3.2. In het najaar van 1999 heeft een gesprek plaatsgevonden tussen Consumenten en de rechtsvoorganger van Van Wieren (hierna: Van Wieren), Zuidema Assurantiën B.V. (hierna: Zuidema). Zuidema heeft op 17 november 1999 een voorstel voor de “Vermogen Optimaal Hypotheek” uitgebracht. Het voorstel houdt – kort gezegd – in dat Consumenten een hypothecaire geldlening afsluiten op hun onbezwaarde woning. Met het vrijgekomen bedrag wordt belegd.

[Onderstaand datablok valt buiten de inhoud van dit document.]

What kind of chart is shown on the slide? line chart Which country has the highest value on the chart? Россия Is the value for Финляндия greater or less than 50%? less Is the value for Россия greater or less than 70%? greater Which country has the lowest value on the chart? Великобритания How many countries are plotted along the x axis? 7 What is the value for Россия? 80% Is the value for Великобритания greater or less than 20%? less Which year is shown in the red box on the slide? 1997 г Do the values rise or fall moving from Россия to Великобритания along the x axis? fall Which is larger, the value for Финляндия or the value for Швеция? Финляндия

Met de (dividend)opbrengst van deze beleggingen zou onder meer de hypotheekrente worden voldaan.

3.3. Consumenten hebben ingestemd met het voorstel, waarna Zuidema een offerte voor een hypothecaire aflossingsvrije geldlening bij Friesland Bank en een beleggingsrekening bij Insinger heeft aangevraagd.

3.4. Na ondertekening van de hypotheekofferte door Consumenten, heeft Friesland Bank op
4 april 2000 een hypothecaire geldlening voor een bedrag van ƒ 310.000,- (€ 140.671,80) aan Consumenten verstrekt. Een gedeelte van de geldlening (ƒ 275.000,- (€ 124.789,50)) is door Consumenten gestort op de beleggingsrekening bij Insinger en is belegd in een aantal fondsen van Insinger.

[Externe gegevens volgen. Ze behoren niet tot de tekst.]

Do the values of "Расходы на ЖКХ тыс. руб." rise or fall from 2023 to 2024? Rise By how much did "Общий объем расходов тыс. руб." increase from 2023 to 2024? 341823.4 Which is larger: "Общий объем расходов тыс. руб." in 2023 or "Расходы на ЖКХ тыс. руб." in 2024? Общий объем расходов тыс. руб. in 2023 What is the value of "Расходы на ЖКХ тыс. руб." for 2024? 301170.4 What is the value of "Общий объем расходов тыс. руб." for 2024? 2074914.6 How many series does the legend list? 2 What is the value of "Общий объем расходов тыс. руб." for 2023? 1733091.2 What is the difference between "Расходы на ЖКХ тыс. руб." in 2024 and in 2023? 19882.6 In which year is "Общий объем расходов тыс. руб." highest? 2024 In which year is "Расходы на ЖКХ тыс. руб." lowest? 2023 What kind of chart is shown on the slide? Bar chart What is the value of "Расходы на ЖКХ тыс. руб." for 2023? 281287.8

3.5. In 2001 heeft Insinger Consumenten geïnformeerd over een wijziging in het beleggingsbeleid van het Insinger Euro Optimaal fonds. Als gevolg van deze wijziging heeft Insinger een nieuwe verdeling van de fondsen voorgesteld. Consumenten hebben schriftelijk ingestemd met deze nieuwe verdeling en schriftelijk opdracht gegeven voor een switch. De portefeuille keerde geen dividend uit, omdat dit werd herbelegd.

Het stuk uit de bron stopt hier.